──────── Supplied records

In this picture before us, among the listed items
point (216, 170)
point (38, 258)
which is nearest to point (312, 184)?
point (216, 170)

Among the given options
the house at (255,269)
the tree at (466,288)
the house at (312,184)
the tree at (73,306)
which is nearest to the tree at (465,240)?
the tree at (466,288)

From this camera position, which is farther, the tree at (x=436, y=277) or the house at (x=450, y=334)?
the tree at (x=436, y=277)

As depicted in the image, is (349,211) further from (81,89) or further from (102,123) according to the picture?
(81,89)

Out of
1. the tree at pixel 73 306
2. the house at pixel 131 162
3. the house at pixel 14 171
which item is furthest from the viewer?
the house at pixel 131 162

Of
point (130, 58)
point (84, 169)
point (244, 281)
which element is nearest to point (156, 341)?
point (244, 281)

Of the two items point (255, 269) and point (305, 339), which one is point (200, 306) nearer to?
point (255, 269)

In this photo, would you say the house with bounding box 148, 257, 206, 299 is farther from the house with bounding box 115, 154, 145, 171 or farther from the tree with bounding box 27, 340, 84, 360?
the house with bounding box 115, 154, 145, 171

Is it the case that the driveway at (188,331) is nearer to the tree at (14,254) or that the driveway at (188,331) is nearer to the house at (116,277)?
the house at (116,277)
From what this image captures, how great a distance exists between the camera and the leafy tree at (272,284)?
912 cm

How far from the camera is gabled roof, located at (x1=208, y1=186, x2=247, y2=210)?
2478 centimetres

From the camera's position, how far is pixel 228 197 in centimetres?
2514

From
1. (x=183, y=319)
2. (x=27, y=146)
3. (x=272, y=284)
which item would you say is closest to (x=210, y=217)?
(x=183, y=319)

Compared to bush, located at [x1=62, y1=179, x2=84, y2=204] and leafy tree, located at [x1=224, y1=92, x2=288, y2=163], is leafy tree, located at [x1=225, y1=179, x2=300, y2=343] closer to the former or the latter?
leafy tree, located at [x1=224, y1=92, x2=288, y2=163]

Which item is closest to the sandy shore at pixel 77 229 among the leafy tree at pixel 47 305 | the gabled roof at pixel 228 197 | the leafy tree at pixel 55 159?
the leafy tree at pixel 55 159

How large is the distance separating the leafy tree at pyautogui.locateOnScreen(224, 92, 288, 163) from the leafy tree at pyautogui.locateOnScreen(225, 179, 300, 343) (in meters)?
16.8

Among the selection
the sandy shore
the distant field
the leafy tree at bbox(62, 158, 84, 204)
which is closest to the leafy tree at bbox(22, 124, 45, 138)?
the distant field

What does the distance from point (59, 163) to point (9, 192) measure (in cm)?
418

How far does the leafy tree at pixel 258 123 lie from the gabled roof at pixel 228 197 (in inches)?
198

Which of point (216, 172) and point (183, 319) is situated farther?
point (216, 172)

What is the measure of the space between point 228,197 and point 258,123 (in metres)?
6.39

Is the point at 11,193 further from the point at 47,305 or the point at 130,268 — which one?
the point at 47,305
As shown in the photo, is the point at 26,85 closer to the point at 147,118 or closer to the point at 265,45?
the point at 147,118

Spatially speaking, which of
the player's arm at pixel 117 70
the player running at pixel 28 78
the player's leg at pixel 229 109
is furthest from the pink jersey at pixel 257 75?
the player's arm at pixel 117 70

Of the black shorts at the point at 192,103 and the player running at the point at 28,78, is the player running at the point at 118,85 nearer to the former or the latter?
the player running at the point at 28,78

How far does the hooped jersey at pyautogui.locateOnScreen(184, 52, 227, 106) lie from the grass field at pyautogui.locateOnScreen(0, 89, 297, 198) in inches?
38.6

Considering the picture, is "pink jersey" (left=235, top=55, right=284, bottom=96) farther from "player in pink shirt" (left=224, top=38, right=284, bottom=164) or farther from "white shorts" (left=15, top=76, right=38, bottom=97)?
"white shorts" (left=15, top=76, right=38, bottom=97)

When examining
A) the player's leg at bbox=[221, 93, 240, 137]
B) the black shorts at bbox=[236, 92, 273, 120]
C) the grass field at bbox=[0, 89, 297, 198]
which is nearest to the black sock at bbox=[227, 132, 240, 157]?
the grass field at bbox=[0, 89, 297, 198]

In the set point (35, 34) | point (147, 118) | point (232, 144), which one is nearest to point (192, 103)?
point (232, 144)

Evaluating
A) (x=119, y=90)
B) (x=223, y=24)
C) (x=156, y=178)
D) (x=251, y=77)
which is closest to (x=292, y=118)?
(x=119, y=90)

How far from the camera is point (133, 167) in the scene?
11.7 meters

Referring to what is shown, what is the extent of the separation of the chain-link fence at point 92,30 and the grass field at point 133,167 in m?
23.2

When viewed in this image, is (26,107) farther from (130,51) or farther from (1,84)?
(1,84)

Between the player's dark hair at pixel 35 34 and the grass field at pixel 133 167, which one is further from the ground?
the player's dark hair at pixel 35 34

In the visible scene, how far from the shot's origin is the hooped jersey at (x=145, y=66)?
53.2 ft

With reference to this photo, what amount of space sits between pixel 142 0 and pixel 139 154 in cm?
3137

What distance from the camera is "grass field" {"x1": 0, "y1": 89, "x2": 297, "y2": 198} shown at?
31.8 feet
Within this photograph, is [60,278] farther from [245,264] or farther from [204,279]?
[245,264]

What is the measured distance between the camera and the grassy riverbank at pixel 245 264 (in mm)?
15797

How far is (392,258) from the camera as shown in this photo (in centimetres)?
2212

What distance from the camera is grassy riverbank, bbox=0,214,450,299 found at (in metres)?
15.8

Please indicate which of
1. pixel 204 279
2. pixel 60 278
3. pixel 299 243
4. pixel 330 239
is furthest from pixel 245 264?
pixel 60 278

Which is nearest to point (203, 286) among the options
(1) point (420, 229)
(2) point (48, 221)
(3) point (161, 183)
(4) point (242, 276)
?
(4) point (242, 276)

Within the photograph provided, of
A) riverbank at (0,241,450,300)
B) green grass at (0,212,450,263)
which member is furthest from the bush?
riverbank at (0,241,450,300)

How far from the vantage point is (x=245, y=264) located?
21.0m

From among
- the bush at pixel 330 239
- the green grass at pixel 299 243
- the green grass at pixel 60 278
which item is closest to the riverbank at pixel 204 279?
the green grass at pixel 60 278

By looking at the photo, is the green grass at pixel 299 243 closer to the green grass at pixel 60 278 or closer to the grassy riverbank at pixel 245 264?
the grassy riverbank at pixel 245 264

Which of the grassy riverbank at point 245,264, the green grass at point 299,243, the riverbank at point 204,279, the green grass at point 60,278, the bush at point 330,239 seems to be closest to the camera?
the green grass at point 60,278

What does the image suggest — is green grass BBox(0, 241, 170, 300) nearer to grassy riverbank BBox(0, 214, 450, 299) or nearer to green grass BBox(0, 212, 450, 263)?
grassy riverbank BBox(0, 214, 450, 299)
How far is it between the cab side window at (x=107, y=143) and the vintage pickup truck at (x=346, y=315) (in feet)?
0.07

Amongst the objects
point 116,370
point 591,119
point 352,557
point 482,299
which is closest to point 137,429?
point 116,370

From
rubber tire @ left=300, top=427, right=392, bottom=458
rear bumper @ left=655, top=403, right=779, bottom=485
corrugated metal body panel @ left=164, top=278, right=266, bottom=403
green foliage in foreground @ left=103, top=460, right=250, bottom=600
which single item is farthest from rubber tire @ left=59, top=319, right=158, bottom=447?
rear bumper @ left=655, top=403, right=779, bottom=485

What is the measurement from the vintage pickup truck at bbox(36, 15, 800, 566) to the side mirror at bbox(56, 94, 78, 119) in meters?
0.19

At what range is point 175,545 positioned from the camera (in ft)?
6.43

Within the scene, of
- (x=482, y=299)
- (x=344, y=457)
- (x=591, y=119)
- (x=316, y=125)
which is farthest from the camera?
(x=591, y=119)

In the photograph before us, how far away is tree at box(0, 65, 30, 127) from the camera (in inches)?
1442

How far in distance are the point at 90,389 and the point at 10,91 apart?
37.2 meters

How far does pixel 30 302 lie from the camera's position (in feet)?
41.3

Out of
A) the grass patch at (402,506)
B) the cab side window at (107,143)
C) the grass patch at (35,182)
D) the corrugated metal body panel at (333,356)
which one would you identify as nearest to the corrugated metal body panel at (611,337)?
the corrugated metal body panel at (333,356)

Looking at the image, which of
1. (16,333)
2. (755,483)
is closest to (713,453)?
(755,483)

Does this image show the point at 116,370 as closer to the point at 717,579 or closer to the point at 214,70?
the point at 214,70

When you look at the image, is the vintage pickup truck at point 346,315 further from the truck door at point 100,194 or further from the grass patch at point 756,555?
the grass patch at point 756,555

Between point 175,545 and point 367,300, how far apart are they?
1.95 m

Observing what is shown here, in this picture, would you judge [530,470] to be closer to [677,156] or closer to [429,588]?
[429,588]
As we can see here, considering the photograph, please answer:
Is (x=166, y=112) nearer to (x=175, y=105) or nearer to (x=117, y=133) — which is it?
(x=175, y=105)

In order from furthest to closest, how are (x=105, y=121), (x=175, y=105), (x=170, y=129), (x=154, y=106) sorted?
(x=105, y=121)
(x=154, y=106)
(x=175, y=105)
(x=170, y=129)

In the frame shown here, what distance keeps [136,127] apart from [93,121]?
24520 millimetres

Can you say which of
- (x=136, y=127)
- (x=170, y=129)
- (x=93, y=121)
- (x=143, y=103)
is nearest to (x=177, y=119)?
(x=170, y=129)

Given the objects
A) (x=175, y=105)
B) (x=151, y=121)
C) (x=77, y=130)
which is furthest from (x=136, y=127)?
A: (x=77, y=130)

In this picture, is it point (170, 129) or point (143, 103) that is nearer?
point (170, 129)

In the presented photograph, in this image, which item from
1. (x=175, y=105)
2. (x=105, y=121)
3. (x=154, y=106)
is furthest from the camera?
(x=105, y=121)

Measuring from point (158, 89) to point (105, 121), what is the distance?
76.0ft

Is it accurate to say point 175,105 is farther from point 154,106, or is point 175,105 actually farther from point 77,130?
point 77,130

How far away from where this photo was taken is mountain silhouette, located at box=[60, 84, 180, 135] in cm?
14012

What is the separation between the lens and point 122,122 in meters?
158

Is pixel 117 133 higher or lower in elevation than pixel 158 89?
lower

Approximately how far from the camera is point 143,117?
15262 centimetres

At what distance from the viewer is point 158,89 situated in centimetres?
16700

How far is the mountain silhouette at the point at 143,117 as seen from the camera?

────────────────

• [What to do]: Find every line in the items above that contains the word "latter", and copy each of those lines in full. Match case exactly.

• [Response to the task]:
Compared to bush, located at [x1=62, y1=179, x2=84, y2=204] and leafy tree, located at [x1=224, y1=92, x2=288, y2=163], is leafy tree, located at [x1=225, y1=179, x2=300, y2=343] closer to the former or the latter?
Of the black shorts at the point at 192,103 and the player running at the point at 28,78, is the player running at the point at 118,85 nearer to the former or the latter?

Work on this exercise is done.